**TEXT ZUR ANALYSE**
#####

Lasst Kuba leben!

Volker Hermsdorf. Kuba befindet sich in einer schweren Wirtschaftskrise und Staatspräsident Miguel Díaz-Canel zeigt Verständnis für die Gründe der Proteste. Hauptgrund der Krise ist die völkerrechtswidrige Blockade der USA. Der neu gewählte US-Präsident Biden will den Druck erhöhen und führt einen Cyber-Krieg gegen den sozialistischen Inselstaat.

#####

**ARBEITSANWEISUNGEN**
a: Schreiben Sie aus dem Text über Kuba den Abschnitt von „Lasst Kuba leben!“ bis „den sozialistischen Inselstaat.“ wortgetreu ab.
b: Führen Sie den Text über Kuba im Anschluss an seinen letzten Satz weiter.
Die Datensätze spielen hierfür keine Rolle.

**AUFGEFÜHRTE DATENSÄTZE**
#####

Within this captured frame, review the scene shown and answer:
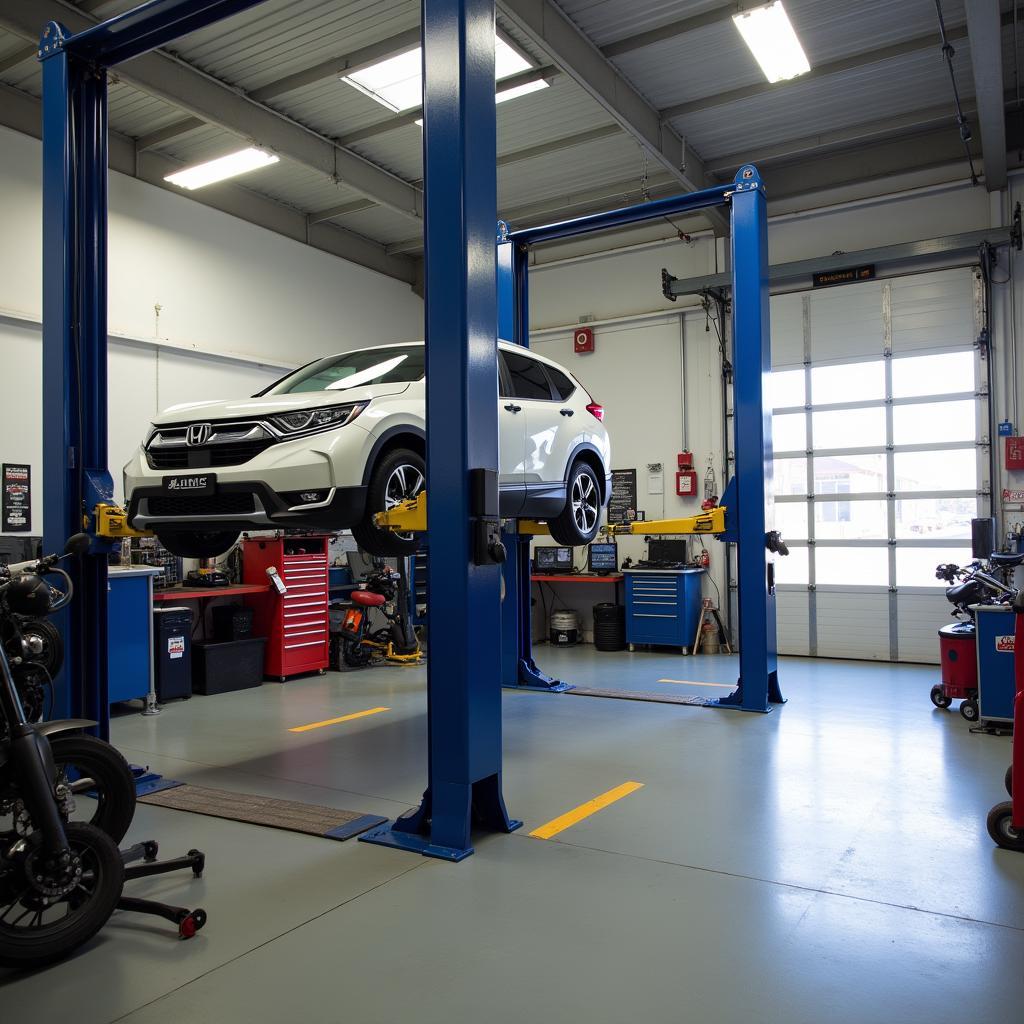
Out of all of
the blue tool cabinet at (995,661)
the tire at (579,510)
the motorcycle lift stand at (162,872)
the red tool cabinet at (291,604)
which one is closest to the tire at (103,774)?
the motorcycle lift stand at (162,872)

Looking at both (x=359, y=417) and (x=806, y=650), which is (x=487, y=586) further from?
(x=806, y=650)

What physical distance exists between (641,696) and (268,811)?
358 centimetres

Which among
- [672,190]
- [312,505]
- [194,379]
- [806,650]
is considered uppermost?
[672,190]

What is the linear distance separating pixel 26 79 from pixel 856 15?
6.70 metres

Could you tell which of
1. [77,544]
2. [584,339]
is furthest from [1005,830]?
[584,339]

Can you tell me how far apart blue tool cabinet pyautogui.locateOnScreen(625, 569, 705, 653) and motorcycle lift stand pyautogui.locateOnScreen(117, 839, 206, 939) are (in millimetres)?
6783

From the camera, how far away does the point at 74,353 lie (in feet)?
14.8

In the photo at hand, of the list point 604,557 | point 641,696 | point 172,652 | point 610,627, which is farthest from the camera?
point 604,557

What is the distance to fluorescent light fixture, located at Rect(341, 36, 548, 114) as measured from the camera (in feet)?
22.9

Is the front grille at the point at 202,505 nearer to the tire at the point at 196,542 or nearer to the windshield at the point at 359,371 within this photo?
the tire at the point at 196,542

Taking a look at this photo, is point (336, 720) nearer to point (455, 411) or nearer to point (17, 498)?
point (17, 498)

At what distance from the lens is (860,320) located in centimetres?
906

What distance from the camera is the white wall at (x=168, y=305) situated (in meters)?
7.25

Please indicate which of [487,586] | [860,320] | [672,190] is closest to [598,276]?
[672,190]
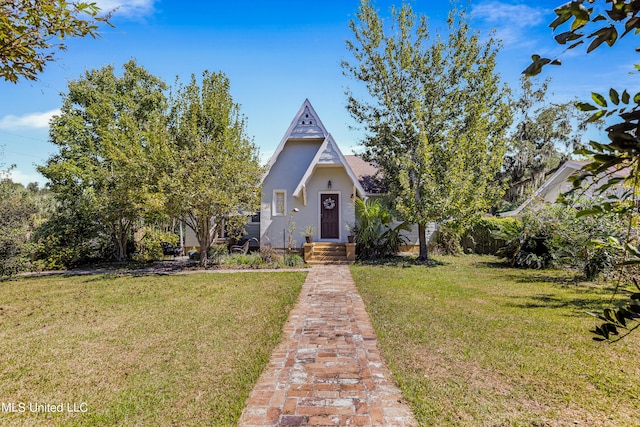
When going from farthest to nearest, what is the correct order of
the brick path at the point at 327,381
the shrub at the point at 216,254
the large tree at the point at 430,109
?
the shrub at the point at 216,254, the large tree at the point at 430,109, the brick path at the point at 327,381

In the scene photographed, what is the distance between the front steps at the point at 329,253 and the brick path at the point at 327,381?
29.8ft

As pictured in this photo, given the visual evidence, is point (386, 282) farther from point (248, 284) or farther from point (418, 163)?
point (418, 163)

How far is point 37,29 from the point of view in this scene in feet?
12.2

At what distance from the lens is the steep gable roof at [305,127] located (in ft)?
59.3

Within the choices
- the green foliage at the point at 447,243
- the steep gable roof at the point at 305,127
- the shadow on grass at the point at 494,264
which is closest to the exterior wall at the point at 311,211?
the steep gable roof at the point at 305,127

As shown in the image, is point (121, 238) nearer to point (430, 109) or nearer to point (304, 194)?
point (304, 194)

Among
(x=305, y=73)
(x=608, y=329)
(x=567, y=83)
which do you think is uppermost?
(x=305, y=73)

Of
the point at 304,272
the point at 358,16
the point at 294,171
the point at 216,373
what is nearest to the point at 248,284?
the point at 304,272

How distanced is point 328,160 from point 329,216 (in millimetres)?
3077

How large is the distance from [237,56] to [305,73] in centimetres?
262

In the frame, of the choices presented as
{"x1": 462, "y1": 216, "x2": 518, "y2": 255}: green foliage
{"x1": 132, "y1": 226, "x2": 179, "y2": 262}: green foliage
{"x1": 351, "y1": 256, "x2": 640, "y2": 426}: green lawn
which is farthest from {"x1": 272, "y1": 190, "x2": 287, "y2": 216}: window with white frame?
{"x1": 462, "y1": 216, "x2": 518, "y2": 255}: green foliage

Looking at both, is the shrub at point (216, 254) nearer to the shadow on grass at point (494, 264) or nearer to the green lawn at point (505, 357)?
the green lawn at point (505, 357)

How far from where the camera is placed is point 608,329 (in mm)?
1245

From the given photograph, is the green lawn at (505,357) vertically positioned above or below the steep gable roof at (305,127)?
below
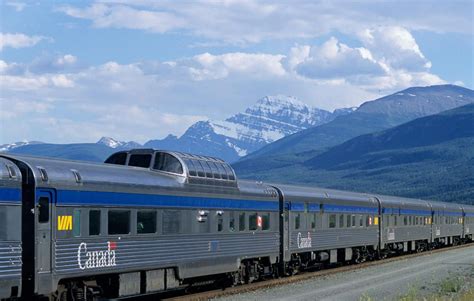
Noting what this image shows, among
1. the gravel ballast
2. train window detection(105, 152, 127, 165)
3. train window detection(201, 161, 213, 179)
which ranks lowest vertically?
the gravel ballast

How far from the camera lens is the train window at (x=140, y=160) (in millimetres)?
25480

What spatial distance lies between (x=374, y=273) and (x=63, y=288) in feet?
63.1

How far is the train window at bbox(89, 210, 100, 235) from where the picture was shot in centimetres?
2008

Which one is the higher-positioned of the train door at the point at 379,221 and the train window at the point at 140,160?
the train window at the point at 140,160

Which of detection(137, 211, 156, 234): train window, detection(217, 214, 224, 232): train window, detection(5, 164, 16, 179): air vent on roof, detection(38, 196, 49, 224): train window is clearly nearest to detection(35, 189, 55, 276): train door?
detection(38, 196, 49, 224): train window

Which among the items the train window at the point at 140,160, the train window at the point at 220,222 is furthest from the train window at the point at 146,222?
the train window at the point at 220,222

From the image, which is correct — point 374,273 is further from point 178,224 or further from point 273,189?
point 178,224

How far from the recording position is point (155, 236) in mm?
23047

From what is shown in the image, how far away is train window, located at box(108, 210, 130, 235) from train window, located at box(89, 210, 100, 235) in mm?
504

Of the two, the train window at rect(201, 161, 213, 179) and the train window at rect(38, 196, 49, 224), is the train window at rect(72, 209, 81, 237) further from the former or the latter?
the train window at rect(201, 161, 213, 179)

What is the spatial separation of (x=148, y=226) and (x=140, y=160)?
350cm

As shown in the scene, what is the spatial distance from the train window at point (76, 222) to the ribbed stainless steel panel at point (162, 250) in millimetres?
181

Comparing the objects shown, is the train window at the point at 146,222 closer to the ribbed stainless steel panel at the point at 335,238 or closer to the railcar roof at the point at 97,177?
the railcar roof at the point at 97,177

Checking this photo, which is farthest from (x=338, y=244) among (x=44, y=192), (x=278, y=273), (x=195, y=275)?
(x=44, y=192)
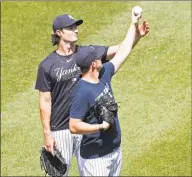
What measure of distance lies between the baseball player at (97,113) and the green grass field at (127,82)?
175 centimetres

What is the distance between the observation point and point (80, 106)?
572 centimetres

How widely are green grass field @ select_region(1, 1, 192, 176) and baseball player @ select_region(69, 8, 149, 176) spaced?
1751 mm

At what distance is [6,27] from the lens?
10758mm

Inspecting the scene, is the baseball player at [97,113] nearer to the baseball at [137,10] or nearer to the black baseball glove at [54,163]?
the baseball at [137,10]

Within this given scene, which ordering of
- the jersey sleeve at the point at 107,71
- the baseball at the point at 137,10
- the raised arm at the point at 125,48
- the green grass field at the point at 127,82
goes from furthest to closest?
1. the green grass field at the point at 127,82
2. the raised arm at the point at 125,48
3. the baseball at the point at 137,10
4. the jersey sleeve at the point at 107,71

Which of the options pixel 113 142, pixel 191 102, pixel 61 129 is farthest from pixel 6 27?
pixel 113 142

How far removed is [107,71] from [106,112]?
20.3 inches

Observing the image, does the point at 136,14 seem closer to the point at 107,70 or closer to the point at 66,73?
the point at 107,70

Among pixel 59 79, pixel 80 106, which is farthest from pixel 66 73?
pixel 80 106

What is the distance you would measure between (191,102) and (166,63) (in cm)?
104

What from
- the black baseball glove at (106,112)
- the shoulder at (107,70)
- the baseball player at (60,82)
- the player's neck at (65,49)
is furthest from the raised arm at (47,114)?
the black baseball glove at (106,112)

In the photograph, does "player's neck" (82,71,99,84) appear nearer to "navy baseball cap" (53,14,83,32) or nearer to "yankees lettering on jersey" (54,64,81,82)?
"yankees lettering on jersey" (54,64,81,82)

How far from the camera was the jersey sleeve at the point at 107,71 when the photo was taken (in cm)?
594

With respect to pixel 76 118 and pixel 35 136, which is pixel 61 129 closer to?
pixel 76 118
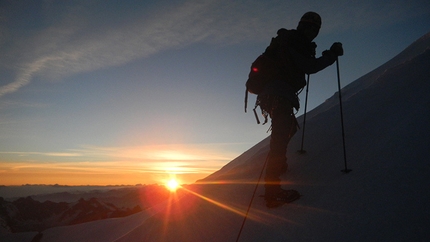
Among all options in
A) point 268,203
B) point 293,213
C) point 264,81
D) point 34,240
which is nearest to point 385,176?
point 293,213

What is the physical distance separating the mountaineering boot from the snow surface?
92 millimetres

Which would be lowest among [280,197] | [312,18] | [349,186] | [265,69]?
[280,197]

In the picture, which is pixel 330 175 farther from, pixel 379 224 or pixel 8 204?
pixel 8 204

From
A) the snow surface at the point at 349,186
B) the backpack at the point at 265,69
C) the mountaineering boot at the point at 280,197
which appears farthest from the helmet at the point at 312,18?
the mountaineering boot at the point at 280,197

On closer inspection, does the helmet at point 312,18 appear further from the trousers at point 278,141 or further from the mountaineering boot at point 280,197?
the mountaineering boot at point 280,197

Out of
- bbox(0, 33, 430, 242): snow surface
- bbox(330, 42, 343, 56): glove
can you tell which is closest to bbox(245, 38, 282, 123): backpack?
bbox(330, 42, 343, 56): glove

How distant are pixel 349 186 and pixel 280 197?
3.32 ft

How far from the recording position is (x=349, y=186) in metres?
3.73

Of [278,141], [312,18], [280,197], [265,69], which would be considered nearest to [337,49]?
[312,18]

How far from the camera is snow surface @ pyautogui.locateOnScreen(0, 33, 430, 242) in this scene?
2967 millimetres

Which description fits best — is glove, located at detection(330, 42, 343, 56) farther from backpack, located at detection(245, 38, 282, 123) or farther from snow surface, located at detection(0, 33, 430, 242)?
snow surface, located at detection(0, 33, 430, 242)

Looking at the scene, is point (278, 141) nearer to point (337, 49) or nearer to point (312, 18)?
point (337, 49)

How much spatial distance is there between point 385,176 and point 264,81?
239 centimetres

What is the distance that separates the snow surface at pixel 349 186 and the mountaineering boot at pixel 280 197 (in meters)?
0.09
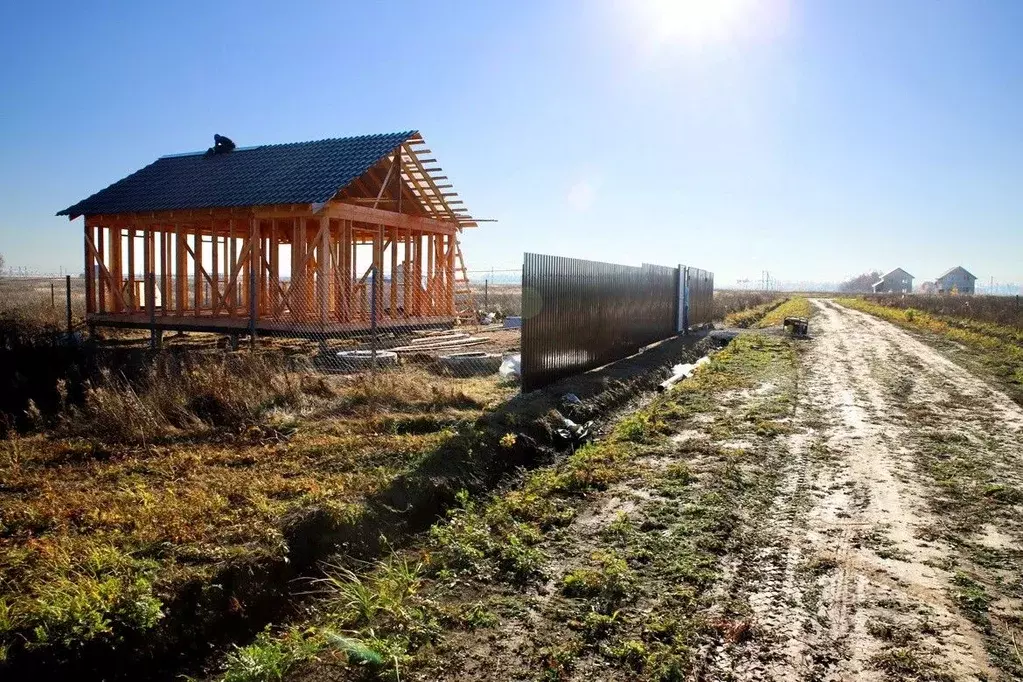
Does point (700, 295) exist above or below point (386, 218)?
below

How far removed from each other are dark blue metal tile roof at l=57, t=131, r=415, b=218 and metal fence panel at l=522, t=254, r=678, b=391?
6.27m

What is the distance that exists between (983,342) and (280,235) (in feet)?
71.3

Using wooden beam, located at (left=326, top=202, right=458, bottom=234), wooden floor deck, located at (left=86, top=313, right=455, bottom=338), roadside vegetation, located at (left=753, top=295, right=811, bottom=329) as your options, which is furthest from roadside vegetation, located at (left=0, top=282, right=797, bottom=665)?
roadside vegetation, located at (left=753, top=295, right=811, bottom=329)

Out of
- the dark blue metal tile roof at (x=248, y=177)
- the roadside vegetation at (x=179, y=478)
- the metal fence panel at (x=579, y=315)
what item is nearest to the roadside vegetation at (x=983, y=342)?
the metal fence panel at (x=579, y=315)

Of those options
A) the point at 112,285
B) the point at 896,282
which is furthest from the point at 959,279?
the point at 112,285

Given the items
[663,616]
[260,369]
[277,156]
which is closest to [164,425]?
[260,369]

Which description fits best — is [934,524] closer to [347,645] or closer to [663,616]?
[663,616]

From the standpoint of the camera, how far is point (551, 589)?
4371 mm

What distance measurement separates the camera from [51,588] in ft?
12.9

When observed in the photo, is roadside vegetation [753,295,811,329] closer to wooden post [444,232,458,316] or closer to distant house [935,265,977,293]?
wooden post [444,232,458,316]

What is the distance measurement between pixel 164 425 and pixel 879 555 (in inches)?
274

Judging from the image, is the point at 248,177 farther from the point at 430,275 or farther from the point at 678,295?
the point at 678,295

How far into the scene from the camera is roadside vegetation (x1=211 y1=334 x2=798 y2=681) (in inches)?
140

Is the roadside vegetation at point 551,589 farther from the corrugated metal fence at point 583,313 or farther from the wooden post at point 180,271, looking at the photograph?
the wooden post at point 180,271
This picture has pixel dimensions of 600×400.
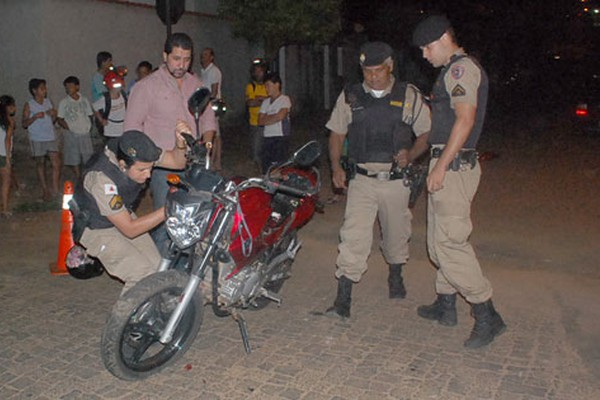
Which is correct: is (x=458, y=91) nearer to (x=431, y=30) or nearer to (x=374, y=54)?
(x=431, y=30)

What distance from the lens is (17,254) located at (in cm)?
682

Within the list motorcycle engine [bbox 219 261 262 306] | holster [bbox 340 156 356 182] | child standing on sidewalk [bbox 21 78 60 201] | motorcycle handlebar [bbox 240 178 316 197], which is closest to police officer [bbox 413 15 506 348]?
holster [bbox 340 156 356 182]

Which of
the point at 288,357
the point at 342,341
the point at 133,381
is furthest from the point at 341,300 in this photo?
the point at 133,381

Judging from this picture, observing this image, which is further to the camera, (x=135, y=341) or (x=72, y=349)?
(x=72, y=349)

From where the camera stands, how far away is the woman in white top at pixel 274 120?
345 inches

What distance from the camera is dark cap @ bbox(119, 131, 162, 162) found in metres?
4.01

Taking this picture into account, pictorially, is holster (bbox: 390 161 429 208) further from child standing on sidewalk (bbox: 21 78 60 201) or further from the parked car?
the parked car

#####

**LÖSUNGEN**
a:
Lasst Kuba leben!

Volker Hermsdorf. Kuba befindet sich in einer schweren Wirtschaftskrise und Staatspräsident Miguel Díaz-Canel zeigt Verständnis für die Gründe der Proteste. Hauptgrund der Krise ist die völkerrechtswidrige Blockade der USA. Der neu gewählte US-Präsident Biden will den Druck erhöhen und führt einen Cyber-Krieg gegen den sozialistischen Inselstaat.

b:
Kuba, das im Kampf gegen die Ausbreitung des neuen Coronavirus bislang erfolgreicher als die meisten anderen Länder war, meldete am 22.Juli mit 7784 Neuinfektionen und 66 Verstorbenen an nur einem Tag, die bis dahin höchsten Zahlen seit Beginn der Pandemie. Der Negativrekord war möglicherweise auch eine Folge der zu gewalttätigen Ausschreitungen ausgearteten Proteste vom 11.Juli, bei denen viele Demonstrant*innen keinerlei Vorsichtmassnahmen eingehalten hatten. Die anfangs friedlichen Proteste, die dann in Akte von Vandalismus, Plünderungen sowie brutale Angriffe auf Bürger*innen und Ordnungskräfte umschlugen, hatten sich zunächst nur gegen Stromausfälle und die mangelhafte Versorgung mit Lebensmitteln und Medikamenten gerichtet. Das sei verständlich, erklärte Kubas Präsident Miguel Díaz-Canel, denn das Land befinde sich in der schwersten Wirtschaftskrise seit der Sonderperiode nach dem Untergang der Sowjetunion und der sozialistischen Staaten Osteuropas zu Beginn der 1990er-Jahre.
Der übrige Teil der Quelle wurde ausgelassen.